Sebelum diadu, bayi Antareja dilumuri air liur Antaboga sehingga menjadi kebal senjata. Bayi Antareja tidak mati melainkan bertambah dewasa. Akhirnya Prabu nagabaginda dapat dibinasakan oleh Antareja, negara Jangkarbumi lalu diserahkan kepada putra Bima tersebut. Prabu Nagabaginda yang tewas itu kemudian menjilma ke tubuh Antareja.
Kisah Antareja yang lain di dalam pewayangan Jawa, disebutkan dalam cerita berjudul Sumbadra Larung.
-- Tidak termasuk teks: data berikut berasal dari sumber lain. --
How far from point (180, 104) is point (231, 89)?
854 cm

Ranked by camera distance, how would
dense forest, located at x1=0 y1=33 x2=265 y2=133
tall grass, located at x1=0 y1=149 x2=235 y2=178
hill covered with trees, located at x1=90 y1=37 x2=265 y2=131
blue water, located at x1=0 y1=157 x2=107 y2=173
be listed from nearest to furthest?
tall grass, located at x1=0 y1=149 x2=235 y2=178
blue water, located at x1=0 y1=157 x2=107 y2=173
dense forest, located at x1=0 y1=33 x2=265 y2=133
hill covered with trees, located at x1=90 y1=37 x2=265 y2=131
Yaitu ketika Bima meninggalkan Nagagini dalam keadaan mengandung, dalam persiapan pembetukan negara Amarta. Antareja lahir dan dibesarkan oleh ibunya, Nagagini sampai dewasa. Mulai ia memutuskan untuk mencari ayah kandungnya. Dengan bekal tekad dan kejujurannya Antareja berangkat menuju Kerajaan Amarta.
Di tengah perjalanan Antareja menemukan seorang wanita yang sudah meninggal, dimuat dalam perahu
tanpa pengemudi. Dengan menggunakan Napakawaca, Antareja menghidupkan wanita tersebut, yang tidak diketahuinya ternyata adalah Subadra istri Arjuna pamannya.
Di situ tiba-tiba muncul Gatutkaca dan seketika menyerang Antareja. Satria muda ini memang sedang ditugasi untuk mengawasi mayat Subadra, yaitu untuk menangkap pelaku pembunuhan terhadap bibinya itu. Subadra yang kemudian
telah hidup kembali, melerai kedua keponakannya itu dan saling memperkenalkan satu sama lain.
Antareja dan Gatutkaca gembira atas pertemuan tersebut. Kedua putra Bima itu pun bekerja sama dan akhirnya
berhasil menangkap pelaku pembunuhan Subadra yang sebenarnya,
yaitu satriya Madyapura Raden Burisrawa, putra Prabu Salya raja Mandaraka.
Akhirnya riwayat Antareja dikisahkan dalam lakon Tawur atau pengorbanan keluarga demi mencapai kejayaan perang. Kurawa tidak rela mengorbankan salah satu keluarganya, melainkan membunuh Ijrada, Tarka dan Sarka.
Sedangkan Antareja dan Wisenggani rela mengorbankan diri untuk tumbal kemenangan pandawa.
Antareja rela mati dengan menjiliat telapak kakinya sendiri dengan anugerah
menempati sorgaloka tingkat sembilan milik Sri Kresna.